Что нужно сделать:
• a. Изложите отрывок об Анчарове в двух предложениях.
• b. Перепишите дословно фрагмент отрывка об Анчарове от «Не все споры» до «заставить оппонентов замолчать.».
• c. Кому Яковлев написал письмо о конфликте Анчарова с И. И. Орловым, согласно отрывку об Анчарове?

Исходный текст:
========

Книга Михаил Анчаров. Писатель, бард, художник, драматург - Виктор Юровский
Шрифт:
Интервал:
Закладка:
Заканчивались такие конфликты одинаково. В «Записках странствующего энтузиаста» профессор Нехт «…бледно улыбнулся и поставил мне, нет, не двойку, двойка — это пересдача, а тройку. А это избавляло его от встречи со мной, а меня — от стипендии на полгода, и надо было писать натюрморты в салон — бра и канделябры и, желательно, фрукты. Где-то они и сейчас висят».
Каждую такую инвективу в адрес тогдашнего обучения художественному ремеслу Анчаров заканчивает ироническим «Так и учились. Говорят, сейчас лучше».
Не все споры с преподавателями, разумеется, заканчивались столь безобидно. Уже в феврале 1949 года опекавший его Яковлев, который в это время болел, вынужден был вмешаться в конфликт Анчарова с неким И. И. Орловым, «преподавателем живописи», который, ни много ни мало, запретил ершистому студенту посещать занятия. Письмо Яковлева директору Ф. А. Модорову написано официальным языком, полнится оборотами вроде «…повели борьбу во имя высоких идеалов социалистического реализма…», «…той антипартийной группы художественных критиков, чья враждебная деятельность…» и так далее — многоопытный Яковлев, очевидно, понимает, с кем имеет дело и в какой тональности вести разговор, чтобы сразу заставить оппонентов замолчать.

========

Предоставленные материалы:
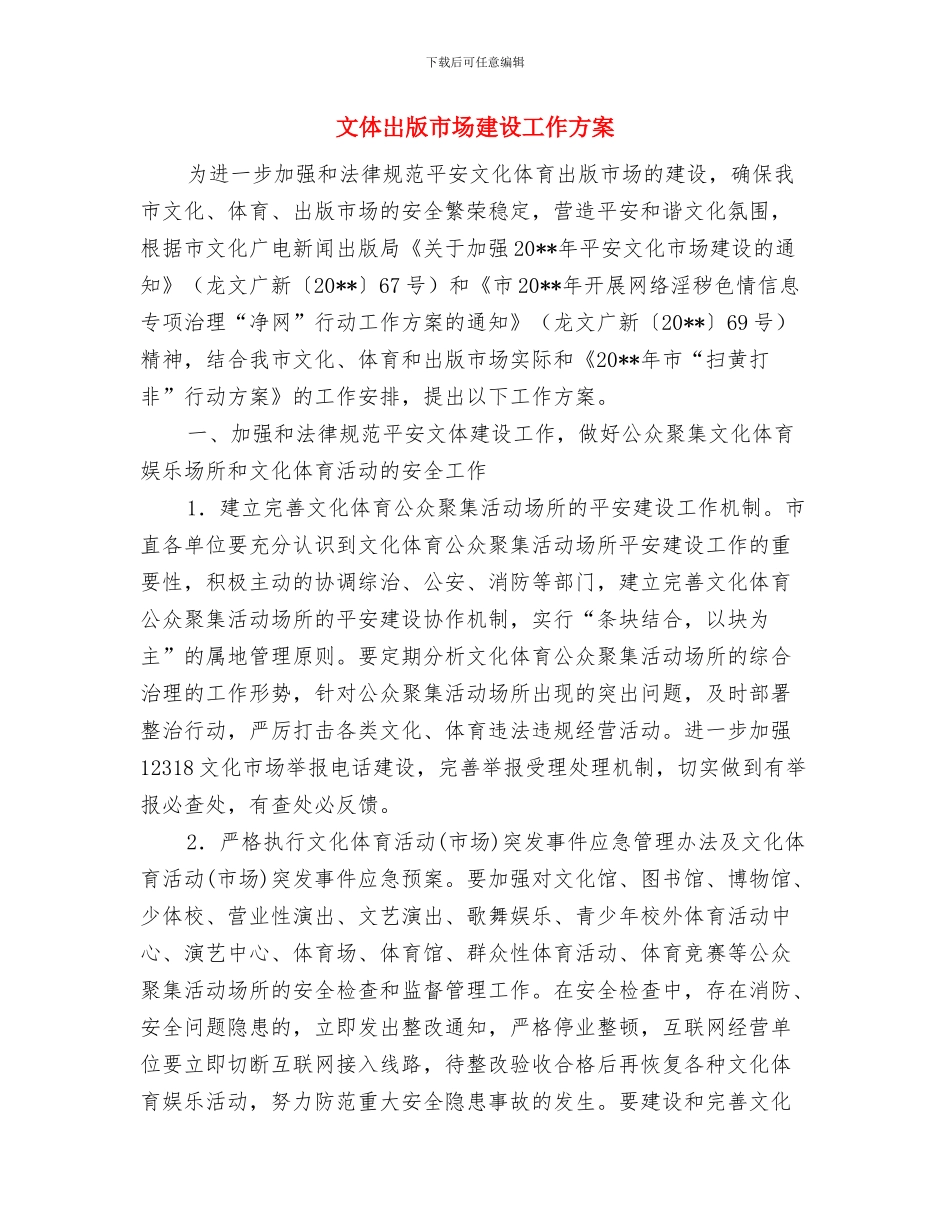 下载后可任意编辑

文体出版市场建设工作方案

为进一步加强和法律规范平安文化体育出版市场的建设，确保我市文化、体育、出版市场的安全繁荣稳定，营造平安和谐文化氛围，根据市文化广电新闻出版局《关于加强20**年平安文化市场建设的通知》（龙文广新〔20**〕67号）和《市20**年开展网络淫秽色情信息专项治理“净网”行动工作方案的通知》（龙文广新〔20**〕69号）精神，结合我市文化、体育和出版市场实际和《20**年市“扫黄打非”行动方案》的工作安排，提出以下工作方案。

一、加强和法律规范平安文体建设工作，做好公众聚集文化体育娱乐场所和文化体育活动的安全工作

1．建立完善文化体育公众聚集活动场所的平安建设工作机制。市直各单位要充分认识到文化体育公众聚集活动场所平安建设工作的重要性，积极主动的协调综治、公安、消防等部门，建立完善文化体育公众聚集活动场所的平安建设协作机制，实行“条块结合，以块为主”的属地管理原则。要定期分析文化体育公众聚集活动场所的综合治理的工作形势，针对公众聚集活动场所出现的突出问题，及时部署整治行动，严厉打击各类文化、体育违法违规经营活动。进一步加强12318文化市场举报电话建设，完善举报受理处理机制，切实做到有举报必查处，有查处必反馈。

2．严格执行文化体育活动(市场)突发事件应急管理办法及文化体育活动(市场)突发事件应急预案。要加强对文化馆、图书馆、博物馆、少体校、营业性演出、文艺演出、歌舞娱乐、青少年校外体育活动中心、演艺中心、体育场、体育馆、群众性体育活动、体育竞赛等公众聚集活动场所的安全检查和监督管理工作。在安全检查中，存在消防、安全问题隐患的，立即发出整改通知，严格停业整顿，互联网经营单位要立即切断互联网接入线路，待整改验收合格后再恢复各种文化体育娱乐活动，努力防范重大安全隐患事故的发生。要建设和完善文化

========

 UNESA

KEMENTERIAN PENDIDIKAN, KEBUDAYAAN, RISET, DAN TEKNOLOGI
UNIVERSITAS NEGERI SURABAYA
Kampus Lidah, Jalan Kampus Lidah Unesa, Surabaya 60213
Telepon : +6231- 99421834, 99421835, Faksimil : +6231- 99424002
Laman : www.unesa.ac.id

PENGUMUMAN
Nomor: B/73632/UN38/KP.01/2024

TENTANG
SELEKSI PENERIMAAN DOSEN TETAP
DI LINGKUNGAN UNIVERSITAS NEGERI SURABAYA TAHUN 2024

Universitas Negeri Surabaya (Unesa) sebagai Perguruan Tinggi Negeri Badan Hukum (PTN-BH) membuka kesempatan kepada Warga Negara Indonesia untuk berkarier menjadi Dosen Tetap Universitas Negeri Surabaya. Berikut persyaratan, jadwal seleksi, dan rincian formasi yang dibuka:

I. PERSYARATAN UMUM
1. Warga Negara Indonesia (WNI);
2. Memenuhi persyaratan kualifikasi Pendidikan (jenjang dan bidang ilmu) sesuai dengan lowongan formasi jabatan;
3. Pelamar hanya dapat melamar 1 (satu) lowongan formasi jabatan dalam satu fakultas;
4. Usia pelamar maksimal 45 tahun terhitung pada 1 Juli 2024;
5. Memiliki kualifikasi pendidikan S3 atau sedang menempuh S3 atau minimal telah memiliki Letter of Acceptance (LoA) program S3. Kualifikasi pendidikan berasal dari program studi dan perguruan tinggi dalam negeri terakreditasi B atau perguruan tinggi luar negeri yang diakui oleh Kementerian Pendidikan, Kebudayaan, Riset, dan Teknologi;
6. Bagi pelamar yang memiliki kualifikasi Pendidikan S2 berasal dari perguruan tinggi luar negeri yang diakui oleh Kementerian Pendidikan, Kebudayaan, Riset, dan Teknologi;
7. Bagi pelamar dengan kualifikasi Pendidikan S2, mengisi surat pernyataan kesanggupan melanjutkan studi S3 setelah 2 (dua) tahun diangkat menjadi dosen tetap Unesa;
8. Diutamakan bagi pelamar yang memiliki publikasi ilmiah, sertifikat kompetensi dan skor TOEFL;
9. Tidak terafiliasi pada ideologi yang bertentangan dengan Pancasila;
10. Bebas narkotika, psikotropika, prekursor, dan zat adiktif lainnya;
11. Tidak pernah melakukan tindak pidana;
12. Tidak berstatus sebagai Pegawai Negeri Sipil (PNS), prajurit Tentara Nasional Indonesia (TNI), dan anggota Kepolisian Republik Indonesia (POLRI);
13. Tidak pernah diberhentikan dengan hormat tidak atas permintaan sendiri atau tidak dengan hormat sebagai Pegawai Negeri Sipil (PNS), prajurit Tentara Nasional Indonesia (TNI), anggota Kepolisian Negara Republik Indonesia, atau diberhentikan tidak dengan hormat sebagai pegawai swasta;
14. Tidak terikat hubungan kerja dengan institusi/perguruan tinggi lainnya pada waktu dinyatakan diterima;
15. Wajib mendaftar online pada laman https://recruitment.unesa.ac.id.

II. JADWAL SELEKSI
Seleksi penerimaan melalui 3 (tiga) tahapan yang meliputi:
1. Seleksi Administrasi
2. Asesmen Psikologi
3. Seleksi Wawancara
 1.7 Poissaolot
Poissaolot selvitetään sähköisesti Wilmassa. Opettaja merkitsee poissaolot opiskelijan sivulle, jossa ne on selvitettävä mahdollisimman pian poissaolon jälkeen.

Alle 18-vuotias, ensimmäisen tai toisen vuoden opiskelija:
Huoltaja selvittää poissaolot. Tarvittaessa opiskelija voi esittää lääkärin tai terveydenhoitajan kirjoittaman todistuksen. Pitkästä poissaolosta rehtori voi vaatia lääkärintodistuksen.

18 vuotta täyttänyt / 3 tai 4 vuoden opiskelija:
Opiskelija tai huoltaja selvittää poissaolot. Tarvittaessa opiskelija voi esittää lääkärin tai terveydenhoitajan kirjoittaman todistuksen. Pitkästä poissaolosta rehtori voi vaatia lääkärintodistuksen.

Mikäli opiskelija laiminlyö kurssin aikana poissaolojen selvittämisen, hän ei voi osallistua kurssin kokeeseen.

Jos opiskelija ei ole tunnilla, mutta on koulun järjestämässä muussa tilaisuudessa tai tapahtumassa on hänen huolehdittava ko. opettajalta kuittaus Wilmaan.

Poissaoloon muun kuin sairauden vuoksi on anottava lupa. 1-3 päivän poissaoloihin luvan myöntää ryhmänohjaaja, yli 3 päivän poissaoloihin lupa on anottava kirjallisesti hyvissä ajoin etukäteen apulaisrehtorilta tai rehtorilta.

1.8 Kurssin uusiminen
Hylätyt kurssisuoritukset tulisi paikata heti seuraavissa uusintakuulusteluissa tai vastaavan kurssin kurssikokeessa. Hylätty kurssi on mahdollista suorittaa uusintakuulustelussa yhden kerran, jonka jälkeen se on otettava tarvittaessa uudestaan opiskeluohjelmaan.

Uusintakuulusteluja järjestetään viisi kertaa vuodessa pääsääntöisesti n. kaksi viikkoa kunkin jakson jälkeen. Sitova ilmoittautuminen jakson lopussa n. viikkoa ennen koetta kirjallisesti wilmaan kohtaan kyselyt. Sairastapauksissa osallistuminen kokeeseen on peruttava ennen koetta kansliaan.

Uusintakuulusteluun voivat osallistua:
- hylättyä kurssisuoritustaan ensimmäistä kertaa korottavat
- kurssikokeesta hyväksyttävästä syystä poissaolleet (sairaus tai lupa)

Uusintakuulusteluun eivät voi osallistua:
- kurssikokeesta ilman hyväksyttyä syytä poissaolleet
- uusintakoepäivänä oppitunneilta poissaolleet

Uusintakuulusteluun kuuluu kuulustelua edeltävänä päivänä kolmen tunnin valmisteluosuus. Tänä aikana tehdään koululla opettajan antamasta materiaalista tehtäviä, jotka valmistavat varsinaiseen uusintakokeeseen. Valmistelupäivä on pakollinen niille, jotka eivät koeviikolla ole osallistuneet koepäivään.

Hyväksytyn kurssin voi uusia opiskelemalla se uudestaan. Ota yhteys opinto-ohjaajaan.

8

========

Ответы по порядку:
• a. Споры Анчарова с преподавателями обычно кончались тройкой, как в истории с профессором Нехтом из «Записок странствующего энтузиаста», а свои упреки тогдашнему обучению он завершает ироническим «Так и учились. Говорят, сейчас лучше». Однако в феврале 1949 года преподаватель живописи И. И. Орлов запретил ему посещать занятия, и Яковлеву пришлось вмешаться письмом директору Ф. А. Модорову, написанным официальным языком.

• b.
Не все споры с преподавателями, разумеется, заканчивались столь безобидно. Уже в феврале 1949 года опекавший его Яковлев, который в это время болел, вынужден был вмешаться в конфликт Анчарова с неким И. И. Орловым, «преподавателем живописи», который, ни много ни мало, запретил ершистому студенту посещать занятия. Письмо Яковлева директору Ф. А. Модорову написано официальным языком, полнится оборотами вроде «…повели борьбу во имя высоких идеалов социалистического реализма…», «…той антипартийной группы художественных критиков, чья враждебная деятельность…» и так далее — многоопытный Яковлев, очевидно, понимает, с кем имеет дело и в какой тональности вести разговор, чтобы сразу заставить оппонентов замолчать.

• c. Директору Ф. А. Модорову.